Blast from the past
COLUMBUS, Ohio - It was December of 1974 when Jim Tressel, midway through his senior year at Baldwin-Wallace College, hopped into the family car and took a road trip out of Ohio.
He headed for State College, where he had a job interview with Penn State head coach Joe Paterno. Tressel wanted to be a graduate assistant for the Nittany Lions.
Whether he didn’t get the job or turned it down before it could be offered, Tressel ended up taking a similar position at the University of Akron.
Thirty-six years later, Paterno is still the head coach of the Nittany Lions — with 400 wins and counting — and Tressel is 10 years into a successful tenure at Ohio State. The teams and the coaches will meet again on Saturday.
“I don’t know that I didn’t get the job, and I’m not saying here I was offered the job, but I knew riding home from Penn State I wasn’t going there,” Tressel said on Tuesday.
His father, Lee Tressel, a hall of fame coach at Baldwin-Wallace, had already made a career decision for his son.
“My dad told me I was going to Akron,” Jim Tressel said. “So, now, was I offered the job? Maybe my dad knew I wasn’t (going to get it), I don’t know. But it was the right thing to do because I got more responsibility where I went. It was probably the more glamorous thing to (work for Paterno) because I was all taken with Penn State.”

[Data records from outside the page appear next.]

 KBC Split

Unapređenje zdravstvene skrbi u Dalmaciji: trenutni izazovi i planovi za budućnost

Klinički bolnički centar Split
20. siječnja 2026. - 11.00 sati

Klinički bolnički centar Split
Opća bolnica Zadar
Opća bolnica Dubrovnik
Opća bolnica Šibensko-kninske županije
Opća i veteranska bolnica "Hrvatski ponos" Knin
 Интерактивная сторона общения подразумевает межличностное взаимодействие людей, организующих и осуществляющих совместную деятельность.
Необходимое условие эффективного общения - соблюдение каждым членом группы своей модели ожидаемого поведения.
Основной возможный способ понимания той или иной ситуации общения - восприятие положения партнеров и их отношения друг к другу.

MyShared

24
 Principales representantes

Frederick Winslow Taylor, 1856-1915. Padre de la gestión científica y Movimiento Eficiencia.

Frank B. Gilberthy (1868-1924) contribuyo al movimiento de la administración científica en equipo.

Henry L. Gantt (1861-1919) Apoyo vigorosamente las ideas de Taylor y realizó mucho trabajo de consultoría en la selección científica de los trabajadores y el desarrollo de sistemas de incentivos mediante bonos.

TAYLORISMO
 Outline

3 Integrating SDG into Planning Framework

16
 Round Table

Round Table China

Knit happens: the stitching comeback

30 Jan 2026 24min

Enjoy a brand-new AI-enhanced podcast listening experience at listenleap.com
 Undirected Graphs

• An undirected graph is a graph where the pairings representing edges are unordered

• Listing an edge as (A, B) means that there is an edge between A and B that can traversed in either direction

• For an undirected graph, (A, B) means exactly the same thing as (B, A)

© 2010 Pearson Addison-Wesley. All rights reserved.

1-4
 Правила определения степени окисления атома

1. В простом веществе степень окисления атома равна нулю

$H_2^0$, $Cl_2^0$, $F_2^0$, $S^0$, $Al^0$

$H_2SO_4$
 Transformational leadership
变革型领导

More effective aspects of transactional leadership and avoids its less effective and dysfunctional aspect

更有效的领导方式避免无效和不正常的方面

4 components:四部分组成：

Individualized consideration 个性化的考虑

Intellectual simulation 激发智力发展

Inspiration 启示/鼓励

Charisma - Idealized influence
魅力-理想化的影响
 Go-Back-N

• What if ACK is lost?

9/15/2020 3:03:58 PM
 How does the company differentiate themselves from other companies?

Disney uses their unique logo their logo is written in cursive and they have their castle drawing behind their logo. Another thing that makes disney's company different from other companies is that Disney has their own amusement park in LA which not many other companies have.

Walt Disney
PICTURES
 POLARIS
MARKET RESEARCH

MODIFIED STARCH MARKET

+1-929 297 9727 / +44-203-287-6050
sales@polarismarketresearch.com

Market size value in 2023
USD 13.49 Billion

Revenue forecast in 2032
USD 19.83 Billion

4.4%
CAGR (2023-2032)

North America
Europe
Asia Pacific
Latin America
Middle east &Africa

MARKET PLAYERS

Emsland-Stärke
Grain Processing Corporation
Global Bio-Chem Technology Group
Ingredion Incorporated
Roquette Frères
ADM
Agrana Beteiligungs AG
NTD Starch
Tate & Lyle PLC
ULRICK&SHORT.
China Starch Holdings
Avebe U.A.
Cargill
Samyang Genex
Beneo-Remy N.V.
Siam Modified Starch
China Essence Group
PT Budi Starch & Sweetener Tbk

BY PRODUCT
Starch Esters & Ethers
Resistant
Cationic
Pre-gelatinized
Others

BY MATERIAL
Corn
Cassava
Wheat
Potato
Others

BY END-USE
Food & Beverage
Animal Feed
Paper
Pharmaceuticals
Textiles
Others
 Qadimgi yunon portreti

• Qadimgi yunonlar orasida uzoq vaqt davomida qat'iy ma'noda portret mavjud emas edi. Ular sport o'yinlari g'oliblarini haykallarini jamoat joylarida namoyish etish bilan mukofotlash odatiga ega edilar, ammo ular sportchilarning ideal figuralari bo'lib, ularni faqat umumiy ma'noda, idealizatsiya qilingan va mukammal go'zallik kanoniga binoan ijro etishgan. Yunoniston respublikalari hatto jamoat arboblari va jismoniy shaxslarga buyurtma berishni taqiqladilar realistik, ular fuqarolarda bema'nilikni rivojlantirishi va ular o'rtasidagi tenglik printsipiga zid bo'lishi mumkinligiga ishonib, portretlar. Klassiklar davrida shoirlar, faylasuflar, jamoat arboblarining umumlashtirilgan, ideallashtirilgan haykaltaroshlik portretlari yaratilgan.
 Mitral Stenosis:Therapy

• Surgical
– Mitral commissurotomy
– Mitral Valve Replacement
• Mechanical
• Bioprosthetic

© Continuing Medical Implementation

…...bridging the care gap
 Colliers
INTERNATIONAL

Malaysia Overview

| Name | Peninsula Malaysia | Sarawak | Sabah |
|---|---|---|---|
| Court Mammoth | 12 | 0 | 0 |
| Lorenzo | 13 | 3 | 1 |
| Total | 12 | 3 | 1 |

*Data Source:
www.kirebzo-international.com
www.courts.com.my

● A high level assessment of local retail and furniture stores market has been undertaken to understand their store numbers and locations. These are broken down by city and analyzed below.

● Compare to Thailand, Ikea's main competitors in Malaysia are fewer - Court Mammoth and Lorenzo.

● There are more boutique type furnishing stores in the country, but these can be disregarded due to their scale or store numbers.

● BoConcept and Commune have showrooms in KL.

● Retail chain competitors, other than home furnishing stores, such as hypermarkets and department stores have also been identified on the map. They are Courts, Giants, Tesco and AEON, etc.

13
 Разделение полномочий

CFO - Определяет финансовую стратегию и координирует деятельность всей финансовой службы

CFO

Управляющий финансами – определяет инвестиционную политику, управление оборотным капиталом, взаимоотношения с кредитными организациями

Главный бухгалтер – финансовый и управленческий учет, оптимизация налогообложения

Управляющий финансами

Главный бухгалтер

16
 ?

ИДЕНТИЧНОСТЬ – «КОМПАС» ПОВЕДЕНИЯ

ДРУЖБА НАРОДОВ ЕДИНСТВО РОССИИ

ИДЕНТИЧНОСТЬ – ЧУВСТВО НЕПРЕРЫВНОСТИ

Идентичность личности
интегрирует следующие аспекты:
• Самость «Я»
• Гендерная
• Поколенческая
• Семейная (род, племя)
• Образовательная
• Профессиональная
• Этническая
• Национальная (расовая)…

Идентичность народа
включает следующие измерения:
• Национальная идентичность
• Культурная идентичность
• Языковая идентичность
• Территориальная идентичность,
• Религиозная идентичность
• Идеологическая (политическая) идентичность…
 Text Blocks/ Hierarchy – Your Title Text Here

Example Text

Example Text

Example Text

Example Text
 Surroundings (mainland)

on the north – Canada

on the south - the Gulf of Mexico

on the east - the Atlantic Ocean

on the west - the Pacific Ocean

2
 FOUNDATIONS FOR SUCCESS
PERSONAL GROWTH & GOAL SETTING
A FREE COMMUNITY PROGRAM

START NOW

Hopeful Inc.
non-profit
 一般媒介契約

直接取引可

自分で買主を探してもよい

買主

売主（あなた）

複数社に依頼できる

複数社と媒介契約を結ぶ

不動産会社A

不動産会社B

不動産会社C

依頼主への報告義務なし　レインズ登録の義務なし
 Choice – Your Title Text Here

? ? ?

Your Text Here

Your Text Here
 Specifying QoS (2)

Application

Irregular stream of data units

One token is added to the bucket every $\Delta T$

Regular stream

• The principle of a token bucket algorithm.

All this time later, Tressel still doesn’t know exactly how his career took the path it did.
“I don’t know why I didn’t get the job,” he said, adding with a chuckle, “Do you know something? Did Joe tell you?”
This week’s game pits the two winningest active Division I coaches. Paterno, in his 45th year in Happy Valley, is 400-132-3, while Tressel is 237-79-2 in 25 years (including 15 at Football Championship Subdivision Youngstown State).
Paterno captured his landmark 400th victory on Saturday, leading Penn State back from a 21-0 deficit to beat Northwestern 35-21.
Paterno, who is 8-13 against Ohio State, recognizes that a personal watershed doesn’t compare with the task of knocking off a powerhouse that has won or shared the last five Big Ten titles.
“We’re not going to play against a team that’s as well organized, as well disciplined as this club with the kind of talent it has, it will be a good experience for us,” he said Tuesday.